Neem ook de eindscène. Geen feest, maar een fataal gevecht dat Shakespeare alle eer aan doet. Zoals vaak bij Leporello wordt er hartelijk gemimed. Wat bij veel andere groepen een foute boel zou zijn, is bij het Brusselse ensemble bijna kwintessens. Vreemd genoeg komt Leporello er ook telkens weer mee weg, net omdat het zo ernstig inzet op het principe van suggestie. Het wil met zijn voorstellingen volledig in het hoofd van de toeschouwer kruipen en daar woord voor woord, gebaar voor gebaar het stuk opbouwen. Zo is de tot het uiterste gechoreografeerde bewegingssequentie in se eerder gracieus dan agressief. De acteurs dwarrelen om elkaar heen en de enige geluiden die ze — behalve hun tekst — voortbrengen, zijn cartooneske uitingen als 'wing' (het trekken van een mes) of 'diggedaggeding' (acteur komt op of gaat af). Toch komt het dansante eindgevecht waarin Macbeth met al zijn tegenstanders af te rekenen krijgt, zo sterk over dat je het kunt zien als een pastiche op de doordeweekse hollywoodiaanse actiefilm. De messen zijn er nooit echt, maar het publiek voelt en hoort ze door de lucht klieven. Leporello maakt de scène ontzettend spannend. Je ogen zien een esthetisch dansje, maar in je hoofd maken de personages elkaar geheel Kill Bill-gewijs af.

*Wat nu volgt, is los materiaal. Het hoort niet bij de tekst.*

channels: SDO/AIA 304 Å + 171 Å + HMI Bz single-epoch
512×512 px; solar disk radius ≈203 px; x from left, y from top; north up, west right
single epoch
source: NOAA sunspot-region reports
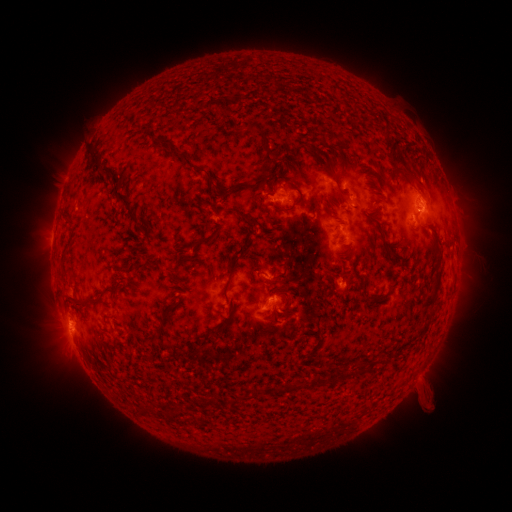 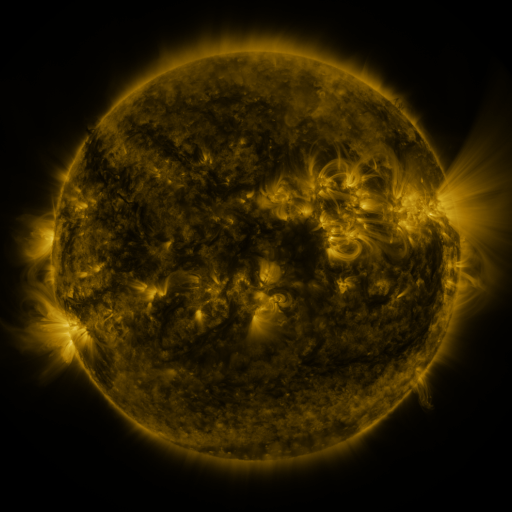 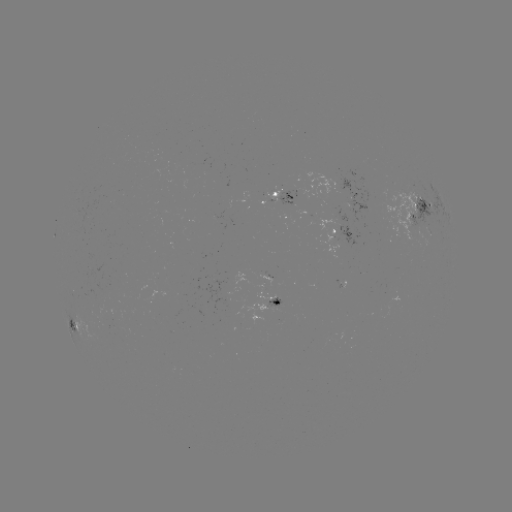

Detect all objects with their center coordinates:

Net die dubbelheid typeert dit hele topwerk. Macbethbranding is een prettige mix van hoogdravend en licht, hypergetrainde timing en relativerende grapjes, die de boodschap doen overkomen zonder het stuk zwaar op de hand te maken. Overal zit het evenwicht goed. In de taal worden Shakespeariaanse volzinnen afgewisseld met zinsneden zoals 'mijn bullshitmeter slaat hier tilt!'. In het strakke ritme op de vloer is elke stap te veel weggefilterd, en toch gebeurt er zoveel tegelijk, in zoveel verschillende vormen — dans, muziek, theater, zang, solo én koor — en door zoveel personages, dat je geen tijd krijgt om je blik elders te laten rusten dan op de overvloedige actie. Al dreigt steeds de chaos, ze wordt met een kleine wending of een snelle technische ingreep telkens op het nippertje vermeden. Puur metier dus, maar er wordt wel degelijk iets mee verteld. Hedendaagse reflecties over de almaar doormalende 'oorlog van de duizend landen' echoën door de klassieke medley heen. De eerste megaproductie van Leporello is een feit.

Macbethbranding wordt dit seizoen hernomen, zie www.leporello.be.